■ Tasks to carry out:
- a) Answer these questions from the text on a digital yen:
(i) In which fiscal year does the Bank of Japan plan to launch a feasibility study on its virtual currency?
(ii) In which city did Haruhiko Kuroda address business leaders in September?
(iii) According to the text, what two things do the virtual currencies not request?
- b) Carry the text on a digital yen forward from its last sentence.

The Bank of Japan announced that it would launch a feasibility study on its virtual currency in fiscal 2021 starting in April. It was written in another report:
“The bank considers it important to prepare thoroughly to respond to changes in circumstances in an appropriate manner.”
When asked about the digitalization process in Japan’s payment systems, Haruhiko Kuroda, the BOJ Governor, told business leaders in September in Osaka:
“Demand (for a CBDC) could be suddenly strong. We aim to be prepared well to respond to changes in our environment.”
It May Take Years Before A Digital Yen Launches
But the Bank of Japan might take some years to decide whether to officially issue its CBDC just like many other major central banks. Yamaoka Stated:
“The design of a CBDC is very tricky and delicate. In advanced countries, a CBDC could conflict with existing payment and banking systems.”
For instance, the credit card business may lose some ground in the case that consumers and retailers prefer CBDCs. The virtual currencies do not request application forms or commission fees.
Commercial banks might encounter “disintermediation” with a lower amount of deposits in the scenario that people decide to hoard more CBDCs for convenience by changing money from their bank accounts. Eventually, the banks will have fewer funds to lend money to firms and would be quite reluctant to do it.

■ Data provided:
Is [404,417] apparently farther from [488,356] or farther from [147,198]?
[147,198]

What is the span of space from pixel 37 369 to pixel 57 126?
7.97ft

■ Answers by task:
- a)
(i) Fiscal 2021, starting in April.
(ii) Osaka.
(iii) Application forms and commission fees.

- b)
However, Reitaku University’s Nakajima is optimistic about the whole scenario. He said that setting the upper limit for transactions is one of the viable solutions to this challenge. He highlighted:
“When each of the 100 million people (out of 126 million in Japan) owns a tentative upper limit of 50,000 yen in the digital currency, the total amount would stand at 5 trillion yen. This figure accounts for only 5% of the cash circulating in Japan. I don’t think the digital yen will affect commercial banks so much when the upper limit is imposed.”
Yamaoka Digital Currency Forum
Reports indicate that Yamaoka’s Digital Currency Forum is ready to launch a feasibility study for its virtual currency in 2021. The study aims to bridge different existing cashless payment platforms and enhancing interoperability by offering them a ‘common’ digital currency.
Yamaoka mentioned that the consortium would hope to come up with ‘some form’ of digital currency that will rival Facebook’s Diem plan by 2023. They also seek to collaborate with the Bank of Japan to create underlying technologies to power the new currency if possible. Yamaoka insisted:
“Japan would lag behind other countries if we take a wait-and-see stance until the rollout of the BOJ’s CBDC.”
Yamaoka’s consortium will strive to match the innovation for virtual currencies throughout the world; although the Bank of Japan will take a few years to issue its central bank digital currency.
“We hope Japan leads (other major countries) for digital currency. The leader takes advantages.”
Benefits Of CBDCs
When implemented successfully, CBDCs would enable central banks to challenge cryptos like Bitcoin (BTC) and other digital coins launched by private firms. Bitcoin and the others have many limitations that prohibit them from getting accepted as adequate substitutes for money.
Tom Mutton, the Bank of England’s director of fintech, said in a recent Innovate Finance webinar:
“It is not a secure store of value, it doesn’t work as a method of exchange, and it’s not a unit of account, therefore it fails on all three of the criteria for something to serve as money.”
Nevertheless, cryptos will continue to be a major curiosity for individuals and businesses that are frustrated by the time-consuming and expensive processes linked to the transfer and settlement of fiat currency.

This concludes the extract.